Christmas down the ages

The customs we associate today with Christmas have changed down the ages. Many accounts from Vienna in the Baroque era attest that Christmas was not always celebrated in a spirit of tranquil contemplation.

For a long time it was the Midnight Mass that constituted the focus of Christmas festivities; before the Biedermeier era, the celebration of Christmas in the family circle with a decorated tree and the giving of gifts was unknown. A whole range of folk entertainments sprang up around the Mass: pastoral oratorios and nativity plays were performed, and elaborate cribs – often of imposing size and equipped with mechanical working parts – were exhibited in churches. The church service itself often contained quite profane elements: there are accounts of tunes from popular operas being incorporated in the music accompanying the service in an – ultimately successful – attempt to lure people into church. From the eighteenth century onwards it became customary for booths to be set up around churches selling nativity crib figures, wax Christkindl figures, apples and nuts together with toys for children: the first Christmas markets were born.


People had always gathered together to celebrate and enjoy a variety of entertainments before setting off for the Midnight Mass. These entertainments were often combined with a lavish meal. Frequently the social entertainment overlaid the religious character of the Midnight Mass, with the result that during the Enlightenment era the authorities increasingly regarded these festive activities as endangering public decency. From this era we have the following accounts deploring the lax morals of the Viennese on Christmas Eve: evidently in Vienna most families fasted during the day only to spend Christmas Eve in eating and drinking to excess: ‘They guzzle and gorge as if at the lowest kind of carnival ball. And when they have stuffed themselves to the greater glory of God, they turn to games.’

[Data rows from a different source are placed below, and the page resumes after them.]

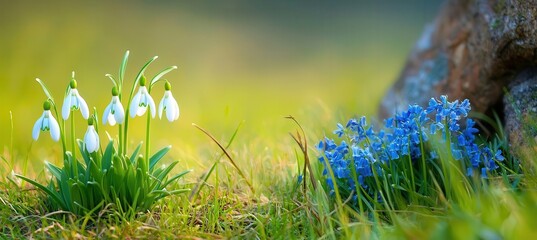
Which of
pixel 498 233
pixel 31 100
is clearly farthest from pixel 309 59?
pixel 498 233

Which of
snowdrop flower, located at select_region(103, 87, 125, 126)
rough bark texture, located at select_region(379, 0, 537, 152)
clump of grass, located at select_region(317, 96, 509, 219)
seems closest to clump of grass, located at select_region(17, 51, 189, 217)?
snowdrop flower, located at select_region(103, 87, 125, 126)

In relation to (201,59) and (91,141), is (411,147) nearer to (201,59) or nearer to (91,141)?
(91,141)

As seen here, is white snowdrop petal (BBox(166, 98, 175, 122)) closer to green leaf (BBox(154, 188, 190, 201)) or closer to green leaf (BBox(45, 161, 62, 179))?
green leaf (BBox(154, 188, 190, 201))

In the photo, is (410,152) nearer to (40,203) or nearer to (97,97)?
(40,203)

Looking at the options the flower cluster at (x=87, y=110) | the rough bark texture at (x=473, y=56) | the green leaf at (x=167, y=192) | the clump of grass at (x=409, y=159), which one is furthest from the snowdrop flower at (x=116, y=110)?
the rough bark texture at (x=473, y=56)

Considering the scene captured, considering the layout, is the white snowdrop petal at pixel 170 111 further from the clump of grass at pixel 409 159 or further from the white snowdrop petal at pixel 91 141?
the clump of grass at pixel 409 159

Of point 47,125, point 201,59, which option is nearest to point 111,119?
point 47,125
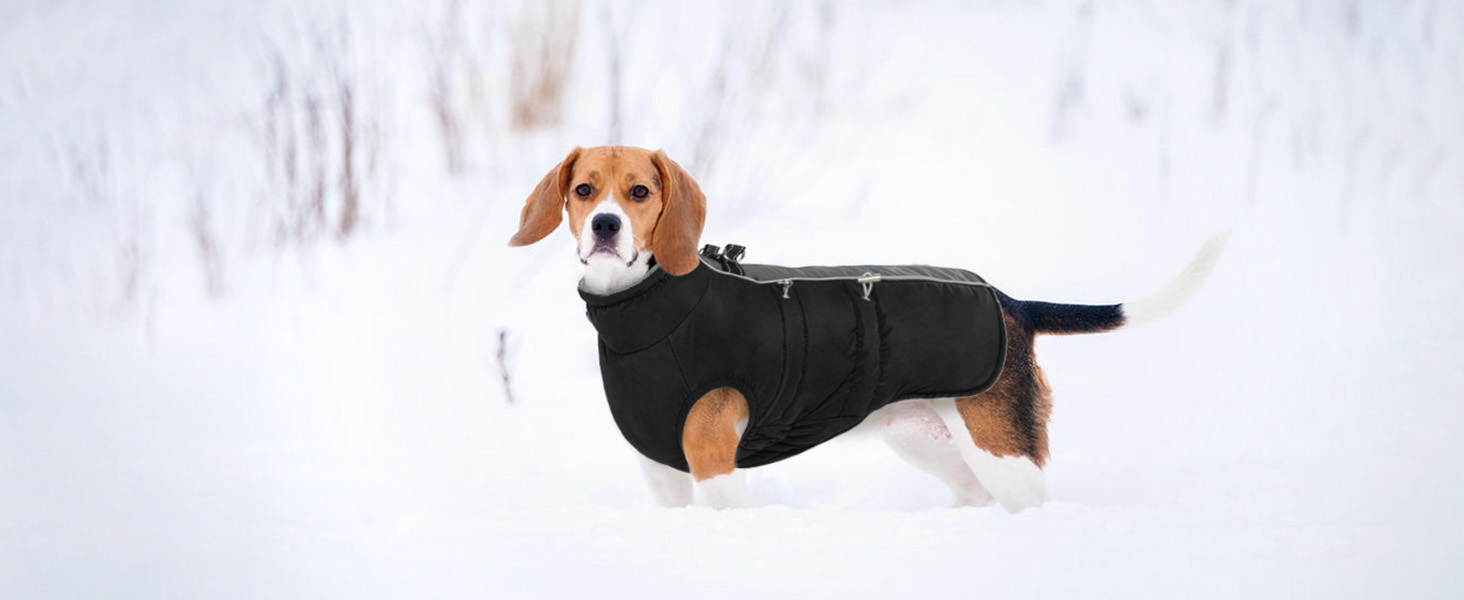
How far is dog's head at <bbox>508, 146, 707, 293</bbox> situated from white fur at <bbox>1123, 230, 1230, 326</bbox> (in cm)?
119

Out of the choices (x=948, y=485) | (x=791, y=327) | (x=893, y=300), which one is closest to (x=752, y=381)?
(x=791, y=327)

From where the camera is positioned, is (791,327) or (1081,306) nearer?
(791,327)

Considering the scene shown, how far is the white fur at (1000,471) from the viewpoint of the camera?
320 centimetres

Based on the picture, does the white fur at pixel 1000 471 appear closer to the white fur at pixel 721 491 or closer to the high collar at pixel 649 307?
the white fur at pixel 721 491

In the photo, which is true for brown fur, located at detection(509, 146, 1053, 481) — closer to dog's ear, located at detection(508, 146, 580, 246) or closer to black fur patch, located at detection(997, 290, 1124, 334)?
dog's ear, located at detection(508, 146, 580, 246)

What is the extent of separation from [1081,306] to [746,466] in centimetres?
97

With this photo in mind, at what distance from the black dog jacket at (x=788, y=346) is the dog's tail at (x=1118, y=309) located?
0.14 meters

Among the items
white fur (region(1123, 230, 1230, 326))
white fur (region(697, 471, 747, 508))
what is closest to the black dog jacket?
white fur (region(697, 471, 747, 508))

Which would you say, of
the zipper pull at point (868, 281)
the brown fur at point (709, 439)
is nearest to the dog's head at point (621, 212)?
the brown fur at point (709, 439)

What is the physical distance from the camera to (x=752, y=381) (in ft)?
9.70

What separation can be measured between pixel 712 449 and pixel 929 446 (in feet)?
2.51

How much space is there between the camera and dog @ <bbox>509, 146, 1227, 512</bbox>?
2895 mm

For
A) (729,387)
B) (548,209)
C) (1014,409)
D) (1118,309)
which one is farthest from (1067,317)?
(548,209)

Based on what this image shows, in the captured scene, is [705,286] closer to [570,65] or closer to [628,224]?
[628,224]
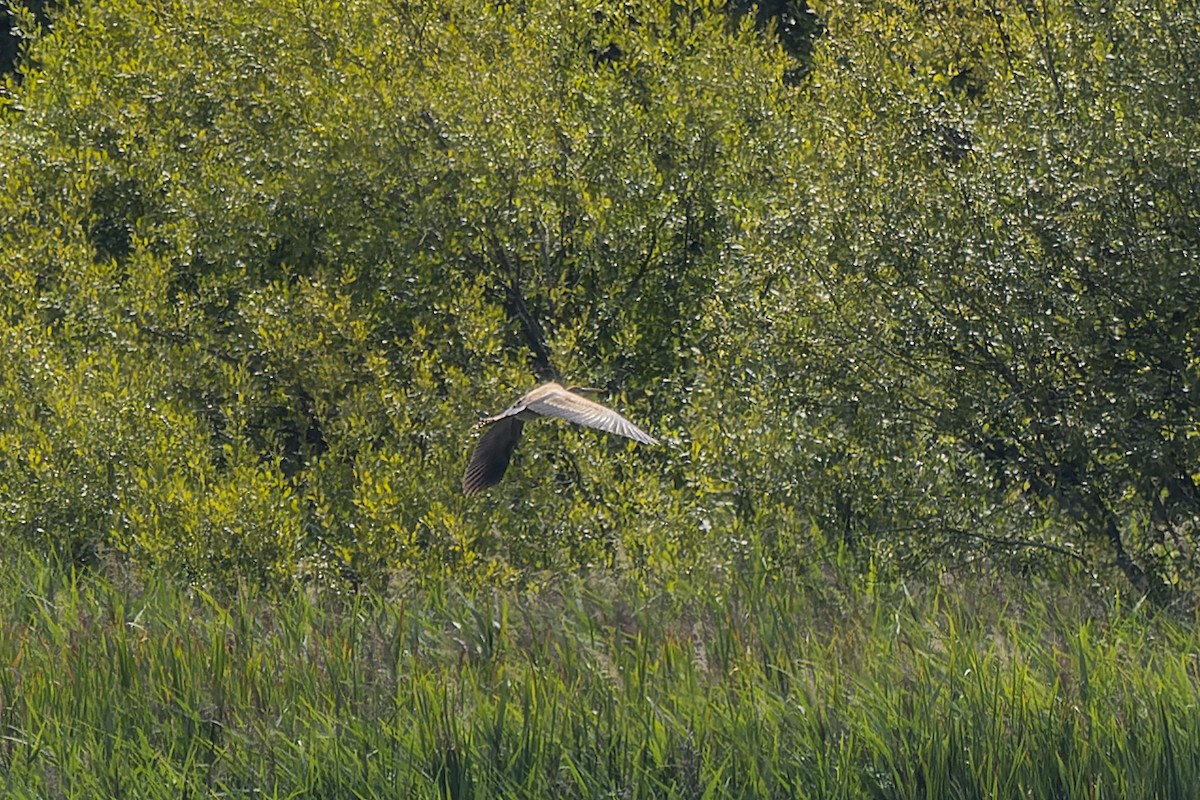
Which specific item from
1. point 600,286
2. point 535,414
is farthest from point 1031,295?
point 600,286

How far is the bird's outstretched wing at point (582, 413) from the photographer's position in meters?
6.54

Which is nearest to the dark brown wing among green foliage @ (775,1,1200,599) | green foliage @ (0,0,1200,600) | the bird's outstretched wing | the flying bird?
the flying bird

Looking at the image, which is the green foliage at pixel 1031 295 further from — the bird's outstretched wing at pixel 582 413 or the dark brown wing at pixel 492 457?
the bird's outstretched wing at pixel 582 413

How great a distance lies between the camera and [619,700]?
5836 millimetres

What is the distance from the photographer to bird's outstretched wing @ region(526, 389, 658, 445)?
21.4 feet

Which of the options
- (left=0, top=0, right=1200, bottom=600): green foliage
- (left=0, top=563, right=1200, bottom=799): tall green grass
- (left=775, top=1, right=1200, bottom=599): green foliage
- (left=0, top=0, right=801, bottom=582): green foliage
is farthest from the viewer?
(left=0, top=0, right=801, bottom=582): green foliage

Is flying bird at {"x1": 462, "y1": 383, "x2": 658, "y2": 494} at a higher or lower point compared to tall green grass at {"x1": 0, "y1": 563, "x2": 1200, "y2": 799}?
higher

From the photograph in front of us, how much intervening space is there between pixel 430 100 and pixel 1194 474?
5360 mm

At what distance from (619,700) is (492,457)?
7.87 ft

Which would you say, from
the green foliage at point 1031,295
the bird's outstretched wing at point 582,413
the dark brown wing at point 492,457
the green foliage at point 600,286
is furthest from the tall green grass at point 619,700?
the green foliage at point 600,286

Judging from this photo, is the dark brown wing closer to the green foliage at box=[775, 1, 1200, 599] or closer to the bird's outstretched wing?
the bird's outstretched wing

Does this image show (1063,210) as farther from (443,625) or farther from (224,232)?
(224,232)

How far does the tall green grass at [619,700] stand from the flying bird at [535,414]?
71 centimetres

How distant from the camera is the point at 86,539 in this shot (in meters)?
10.8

Typical games included fortune-telling customs deeply rooted in popular superstitions such as Bleigiessen (where a small quantity of lead is heated in a teaspoon then poured into cold water and the resulting shape is held to predict what will happen to the pourer in the coming year, a custom that is still practised on New Year’s Eve), or shoe-throwing: here girls threw shoes, and the girl who owned the shoe that pointed towards the door was predicted to be the next to marry. The long ‘Twelve Nights’ (between Christmas and Epiphany) were regarded as an auspicious time to divine the future.


Tipsy and in high spirits the festive company would then reel towards the church for Midnight Mass: on starting out for the church ‘... the louts grabbed their hats, the girls their furs; arm in arm they teased one another on the stairs, larking about, skipping and warbling along the alleys, pelting one another with snowballs and arriving out of breath from laughing at the ball – no! at the church.’